Livingstone students help with STEM program at Koontz

Published 12:00 am Thursday, April 3, 2014

Livingstone College students in the TRIO program organized a night of science activities based on experiments designed by the N.C. Science Festival as part of the STEM program.
STEM stands for science, technology, engineering and math.
Amber Griffin, the Livingstone College advisor to the program, said she was “very pleased with the things that everyone involved accomplished.” She was happy to see the teachers, parents and administrators all working together.
“It was a wonderful way of preparation for the Science Olympiad in Charlotte in May,” Koontz Elementary fourth-grade teacher Kendel Johnson said. “The science competition is the same type of event as the students experienced tonight.”

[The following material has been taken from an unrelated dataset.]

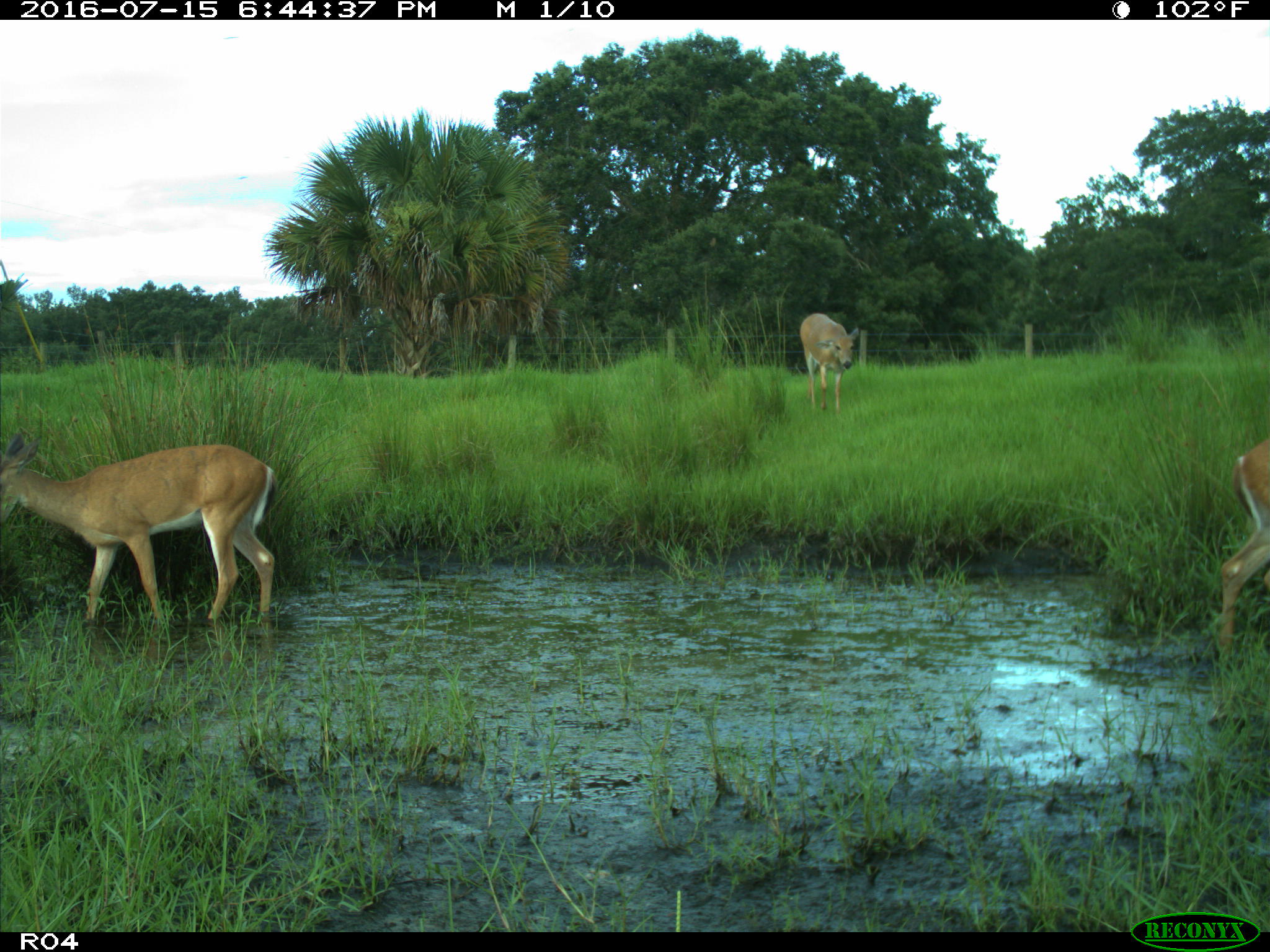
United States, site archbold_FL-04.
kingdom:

Koontz Elementary is the only elementary school in Rowan County that competes against Charlotte schools in the science competition.

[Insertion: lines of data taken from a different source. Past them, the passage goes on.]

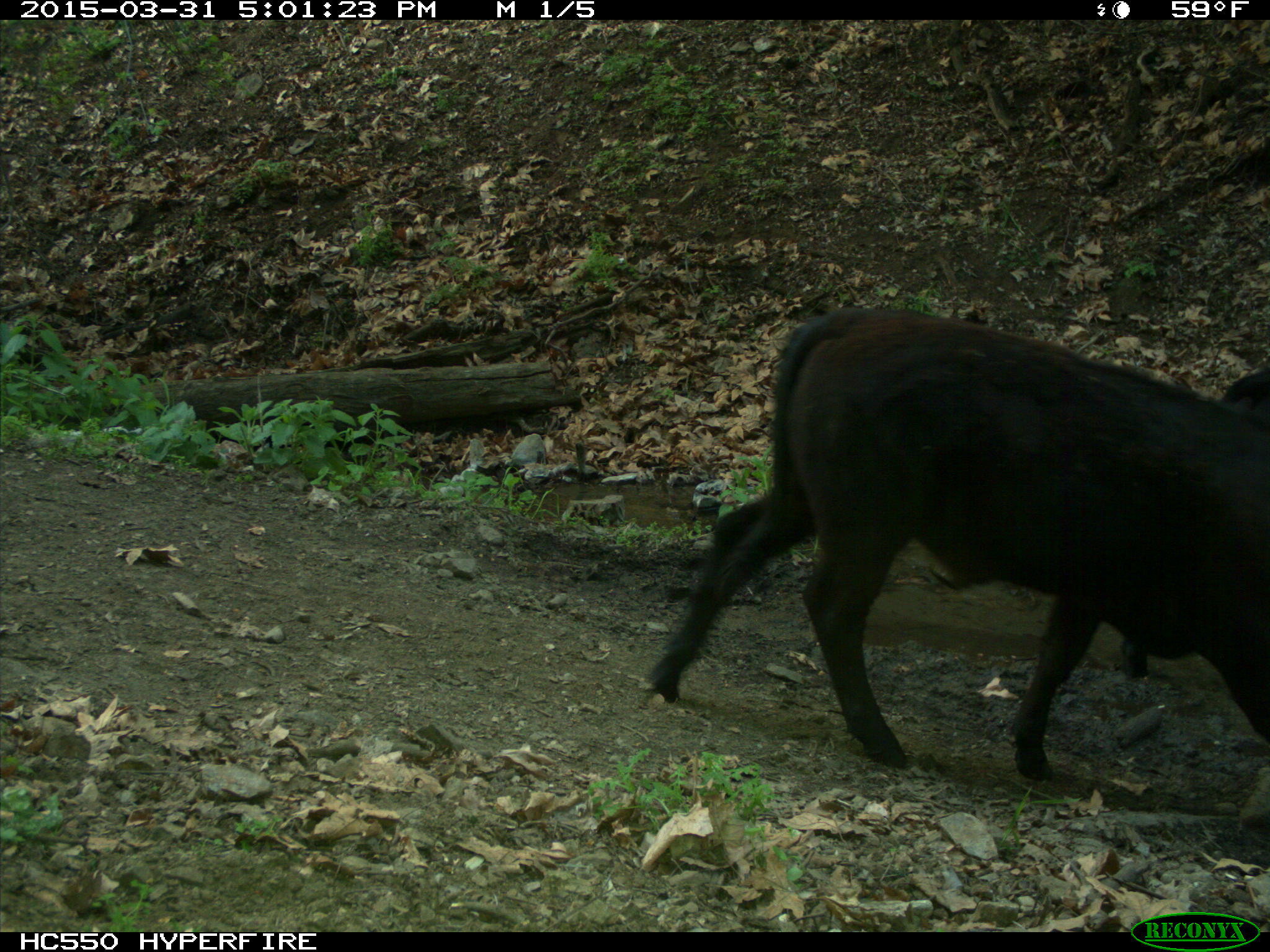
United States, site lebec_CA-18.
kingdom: Animalia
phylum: Chordata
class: Mammalia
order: Artiodactyla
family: Bovidae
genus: Bos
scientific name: Bos taurus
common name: domestic cow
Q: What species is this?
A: Bos taurus (domestic cow).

The after-school event ran from 5 p.m. to 7 p.m. It involved 70 students in grades three through five and 48 parents. All of the Livingstone students running the scientific centers were volunteers for the event.
The 12 centers of activity were Garden in a Glove, Build A Bubble, Gross Goo, Invisible Ink, Sound Sandwich, Marshmallow Towers, Fingerprints, My Genes Bracelet, Paper Flying Machines, Parachutes, Create A Coaster, and Stomp Rockets.
TRIO is an outreach and student support services program.